━━ Record list ━━

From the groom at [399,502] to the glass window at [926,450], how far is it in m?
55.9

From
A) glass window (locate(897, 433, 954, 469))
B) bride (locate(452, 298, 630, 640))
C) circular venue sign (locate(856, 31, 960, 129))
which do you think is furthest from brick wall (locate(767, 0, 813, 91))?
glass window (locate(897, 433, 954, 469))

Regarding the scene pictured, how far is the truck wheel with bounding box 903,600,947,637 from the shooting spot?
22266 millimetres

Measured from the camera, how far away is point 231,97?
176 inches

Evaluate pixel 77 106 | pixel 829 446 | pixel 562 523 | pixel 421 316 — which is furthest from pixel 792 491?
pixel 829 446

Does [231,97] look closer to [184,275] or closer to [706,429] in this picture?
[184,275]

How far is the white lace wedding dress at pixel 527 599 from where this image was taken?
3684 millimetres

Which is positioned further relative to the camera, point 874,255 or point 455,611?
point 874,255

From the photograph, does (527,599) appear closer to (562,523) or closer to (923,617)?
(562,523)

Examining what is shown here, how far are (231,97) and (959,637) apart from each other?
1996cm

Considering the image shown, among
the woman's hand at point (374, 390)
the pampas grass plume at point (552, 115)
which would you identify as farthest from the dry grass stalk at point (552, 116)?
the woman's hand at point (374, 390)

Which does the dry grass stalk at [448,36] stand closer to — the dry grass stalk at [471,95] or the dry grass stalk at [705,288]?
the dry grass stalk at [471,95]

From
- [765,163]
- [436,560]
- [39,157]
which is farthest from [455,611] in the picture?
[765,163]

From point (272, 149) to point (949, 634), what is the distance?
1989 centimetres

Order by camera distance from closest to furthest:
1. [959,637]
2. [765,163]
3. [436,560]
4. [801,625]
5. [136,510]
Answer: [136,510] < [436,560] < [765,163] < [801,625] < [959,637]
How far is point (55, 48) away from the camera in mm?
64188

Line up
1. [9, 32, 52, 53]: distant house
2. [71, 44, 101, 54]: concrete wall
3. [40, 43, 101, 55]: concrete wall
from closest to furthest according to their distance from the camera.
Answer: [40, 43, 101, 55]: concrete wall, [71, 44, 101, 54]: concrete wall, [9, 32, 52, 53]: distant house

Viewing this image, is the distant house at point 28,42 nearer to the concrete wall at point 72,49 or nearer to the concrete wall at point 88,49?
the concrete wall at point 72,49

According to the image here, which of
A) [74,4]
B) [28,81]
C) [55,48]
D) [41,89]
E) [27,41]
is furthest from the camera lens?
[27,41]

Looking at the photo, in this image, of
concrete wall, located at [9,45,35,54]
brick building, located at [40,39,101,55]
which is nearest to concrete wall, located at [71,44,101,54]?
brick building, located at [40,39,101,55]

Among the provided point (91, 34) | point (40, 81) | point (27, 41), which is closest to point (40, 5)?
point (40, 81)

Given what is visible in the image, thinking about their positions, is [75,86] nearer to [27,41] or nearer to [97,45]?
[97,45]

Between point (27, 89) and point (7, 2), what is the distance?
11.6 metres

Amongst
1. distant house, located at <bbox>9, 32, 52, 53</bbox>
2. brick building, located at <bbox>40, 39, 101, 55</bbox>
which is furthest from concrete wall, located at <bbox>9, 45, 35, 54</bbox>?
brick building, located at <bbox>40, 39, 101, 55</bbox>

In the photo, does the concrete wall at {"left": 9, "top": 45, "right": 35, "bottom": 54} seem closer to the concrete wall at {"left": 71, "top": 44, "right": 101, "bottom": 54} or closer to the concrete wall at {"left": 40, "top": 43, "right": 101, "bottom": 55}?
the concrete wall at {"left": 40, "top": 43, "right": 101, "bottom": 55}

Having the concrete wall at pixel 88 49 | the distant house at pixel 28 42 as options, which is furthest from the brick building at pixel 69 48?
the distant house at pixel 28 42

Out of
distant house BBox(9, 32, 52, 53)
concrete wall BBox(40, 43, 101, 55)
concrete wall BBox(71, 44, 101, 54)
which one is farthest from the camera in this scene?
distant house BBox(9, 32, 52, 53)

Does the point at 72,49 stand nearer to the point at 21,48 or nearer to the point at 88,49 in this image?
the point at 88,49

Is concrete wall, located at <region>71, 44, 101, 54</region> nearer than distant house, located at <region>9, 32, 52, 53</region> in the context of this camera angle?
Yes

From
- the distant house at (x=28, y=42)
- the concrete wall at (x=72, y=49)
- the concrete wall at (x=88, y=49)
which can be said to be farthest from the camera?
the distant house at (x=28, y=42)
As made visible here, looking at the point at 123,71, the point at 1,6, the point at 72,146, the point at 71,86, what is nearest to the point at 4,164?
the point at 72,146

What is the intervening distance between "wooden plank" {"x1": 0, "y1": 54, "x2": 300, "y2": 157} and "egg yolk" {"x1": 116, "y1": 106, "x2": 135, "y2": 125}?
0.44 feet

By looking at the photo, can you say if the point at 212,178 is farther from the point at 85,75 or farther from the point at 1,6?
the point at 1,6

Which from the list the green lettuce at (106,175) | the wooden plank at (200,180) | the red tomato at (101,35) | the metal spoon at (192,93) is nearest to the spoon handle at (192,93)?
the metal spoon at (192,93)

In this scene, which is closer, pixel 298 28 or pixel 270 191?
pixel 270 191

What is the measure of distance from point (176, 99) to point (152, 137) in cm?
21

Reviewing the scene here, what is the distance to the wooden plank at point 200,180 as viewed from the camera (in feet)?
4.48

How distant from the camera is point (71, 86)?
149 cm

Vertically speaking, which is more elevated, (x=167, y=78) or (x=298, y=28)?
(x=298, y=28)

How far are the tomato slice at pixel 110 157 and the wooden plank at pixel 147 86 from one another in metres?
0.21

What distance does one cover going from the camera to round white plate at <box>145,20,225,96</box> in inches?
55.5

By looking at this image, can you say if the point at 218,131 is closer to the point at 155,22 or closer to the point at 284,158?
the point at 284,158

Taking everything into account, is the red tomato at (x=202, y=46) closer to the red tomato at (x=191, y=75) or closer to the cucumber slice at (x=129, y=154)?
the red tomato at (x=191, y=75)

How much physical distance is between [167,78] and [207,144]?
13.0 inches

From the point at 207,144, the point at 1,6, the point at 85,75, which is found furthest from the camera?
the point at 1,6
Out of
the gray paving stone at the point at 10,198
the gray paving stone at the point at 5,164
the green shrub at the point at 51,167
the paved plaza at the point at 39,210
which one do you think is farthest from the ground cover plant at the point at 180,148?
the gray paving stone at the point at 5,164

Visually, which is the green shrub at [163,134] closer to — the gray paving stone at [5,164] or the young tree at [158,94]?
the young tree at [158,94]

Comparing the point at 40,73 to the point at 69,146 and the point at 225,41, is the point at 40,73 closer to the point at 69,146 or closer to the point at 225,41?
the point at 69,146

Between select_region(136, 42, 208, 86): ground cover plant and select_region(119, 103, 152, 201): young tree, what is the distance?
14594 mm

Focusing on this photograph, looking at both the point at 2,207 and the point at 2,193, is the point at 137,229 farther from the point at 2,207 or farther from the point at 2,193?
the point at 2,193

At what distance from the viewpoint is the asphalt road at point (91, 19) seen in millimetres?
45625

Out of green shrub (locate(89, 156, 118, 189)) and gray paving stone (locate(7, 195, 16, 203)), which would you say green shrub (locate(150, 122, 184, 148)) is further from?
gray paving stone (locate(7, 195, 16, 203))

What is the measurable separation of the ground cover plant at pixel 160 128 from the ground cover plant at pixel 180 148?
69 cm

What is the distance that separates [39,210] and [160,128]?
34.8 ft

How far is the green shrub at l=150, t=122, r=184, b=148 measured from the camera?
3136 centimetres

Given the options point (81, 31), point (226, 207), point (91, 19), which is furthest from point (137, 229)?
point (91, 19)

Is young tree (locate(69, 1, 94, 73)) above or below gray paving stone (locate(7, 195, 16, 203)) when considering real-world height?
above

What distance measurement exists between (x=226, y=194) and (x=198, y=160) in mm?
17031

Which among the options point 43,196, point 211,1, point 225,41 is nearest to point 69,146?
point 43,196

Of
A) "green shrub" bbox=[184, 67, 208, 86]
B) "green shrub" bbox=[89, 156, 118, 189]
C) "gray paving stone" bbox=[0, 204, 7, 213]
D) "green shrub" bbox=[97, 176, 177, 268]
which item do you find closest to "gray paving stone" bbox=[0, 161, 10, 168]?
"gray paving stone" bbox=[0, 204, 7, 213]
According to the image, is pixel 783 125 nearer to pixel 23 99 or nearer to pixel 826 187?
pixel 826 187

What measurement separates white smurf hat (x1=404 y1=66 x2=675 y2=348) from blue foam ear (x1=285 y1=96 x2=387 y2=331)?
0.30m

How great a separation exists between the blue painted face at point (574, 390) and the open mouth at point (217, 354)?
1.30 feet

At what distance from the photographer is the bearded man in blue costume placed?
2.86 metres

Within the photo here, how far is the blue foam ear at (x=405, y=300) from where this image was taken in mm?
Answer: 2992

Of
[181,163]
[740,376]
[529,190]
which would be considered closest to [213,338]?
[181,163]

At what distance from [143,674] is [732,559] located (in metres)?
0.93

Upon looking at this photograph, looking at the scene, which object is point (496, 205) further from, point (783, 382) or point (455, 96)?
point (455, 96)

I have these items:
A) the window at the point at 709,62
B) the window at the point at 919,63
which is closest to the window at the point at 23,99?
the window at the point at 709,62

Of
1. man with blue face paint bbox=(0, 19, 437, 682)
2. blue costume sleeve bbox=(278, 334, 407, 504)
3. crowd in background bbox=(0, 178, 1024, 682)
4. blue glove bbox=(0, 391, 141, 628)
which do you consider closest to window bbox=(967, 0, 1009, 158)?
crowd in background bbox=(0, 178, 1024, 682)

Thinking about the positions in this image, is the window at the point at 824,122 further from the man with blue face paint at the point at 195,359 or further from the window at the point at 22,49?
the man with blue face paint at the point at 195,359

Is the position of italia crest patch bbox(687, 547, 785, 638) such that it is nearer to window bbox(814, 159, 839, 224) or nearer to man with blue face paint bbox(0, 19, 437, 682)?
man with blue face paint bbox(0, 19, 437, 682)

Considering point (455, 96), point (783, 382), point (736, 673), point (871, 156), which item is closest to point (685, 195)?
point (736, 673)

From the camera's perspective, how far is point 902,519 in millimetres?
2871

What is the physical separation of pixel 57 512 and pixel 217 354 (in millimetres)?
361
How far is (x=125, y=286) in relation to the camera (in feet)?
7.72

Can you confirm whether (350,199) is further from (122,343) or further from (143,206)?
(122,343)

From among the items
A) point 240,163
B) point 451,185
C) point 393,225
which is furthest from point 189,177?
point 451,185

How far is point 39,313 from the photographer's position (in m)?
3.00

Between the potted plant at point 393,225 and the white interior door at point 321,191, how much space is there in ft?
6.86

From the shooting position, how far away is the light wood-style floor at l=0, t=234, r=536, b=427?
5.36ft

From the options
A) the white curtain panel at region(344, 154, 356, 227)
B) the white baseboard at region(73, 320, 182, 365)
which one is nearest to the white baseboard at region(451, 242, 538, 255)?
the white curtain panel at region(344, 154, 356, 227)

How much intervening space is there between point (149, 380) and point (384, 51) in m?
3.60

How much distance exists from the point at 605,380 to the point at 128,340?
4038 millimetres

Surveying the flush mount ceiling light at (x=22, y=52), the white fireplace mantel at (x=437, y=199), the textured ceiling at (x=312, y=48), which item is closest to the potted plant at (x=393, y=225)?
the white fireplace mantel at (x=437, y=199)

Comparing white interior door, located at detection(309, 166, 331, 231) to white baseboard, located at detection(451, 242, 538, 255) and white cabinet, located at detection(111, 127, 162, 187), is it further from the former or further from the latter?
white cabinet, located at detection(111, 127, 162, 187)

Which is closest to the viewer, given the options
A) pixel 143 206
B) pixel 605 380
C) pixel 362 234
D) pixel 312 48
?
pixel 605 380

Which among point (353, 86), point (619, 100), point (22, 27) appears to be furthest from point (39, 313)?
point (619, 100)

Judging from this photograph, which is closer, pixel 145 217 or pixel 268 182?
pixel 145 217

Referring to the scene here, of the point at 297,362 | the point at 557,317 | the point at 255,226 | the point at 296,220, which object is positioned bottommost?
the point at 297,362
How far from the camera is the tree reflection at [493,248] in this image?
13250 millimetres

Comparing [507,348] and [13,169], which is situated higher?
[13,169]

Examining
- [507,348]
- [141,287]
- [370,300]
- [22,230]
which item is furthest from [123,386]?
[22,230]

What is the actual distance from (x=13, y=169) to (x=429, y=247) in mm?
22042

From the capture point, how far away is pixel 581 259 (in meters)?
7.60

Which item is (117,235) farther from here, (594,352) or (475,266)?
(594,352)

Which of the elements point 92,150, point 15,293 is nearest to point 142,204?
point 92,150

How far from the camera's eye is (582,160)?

━━━

• Short problem: From the line with "Which is closest to the viewer, given" to the last line of the material, give every line again exactly, and only those lines.

• Response:
Which is closest to the viewer, given the options
A) pixel 143 206
B) pixel 605 380
C) pixel 362 234
D) pixel 312 48
?
pixel 605 380

Which among point (353, 86), point (619, 100), point (22, 27) appears to be furthest from point (39, 313)?
point (619, 100)

Judging from this photograph, which is closer, pixel 145 217 or pixel 268 182?
pixel 145 217

Referring to the scene here, of the point at 297,362 | the point at 557,317 | the point at 255,226 | the point at 296,220, which object is positioned bottommost?
the point at 297,362
How far from the camera is the tree reflection at [493,248] in this image?
13250 millimetres

Comparing [507,348] and [13,169], which is situated higher?
[13,169]

Examining
- [507,348]
- [141,287]
- [370,300]
- [22,230]
which item is furthest from [123,386]?
[22,230]

What is the actual distance from (x=13, y=169) to (x=429, y=247) in mm?
22042

From the capture point, how far away is pixel 581 259 (in meters)?
7.60

Which item is (117,235) farther from here, (594,352) or (475,266)?
(594,352)

Which of the elements point 92,150, point 15,293 is nearest to point 142,204?
point 92,150

How far from the camera's eye is (582,160)?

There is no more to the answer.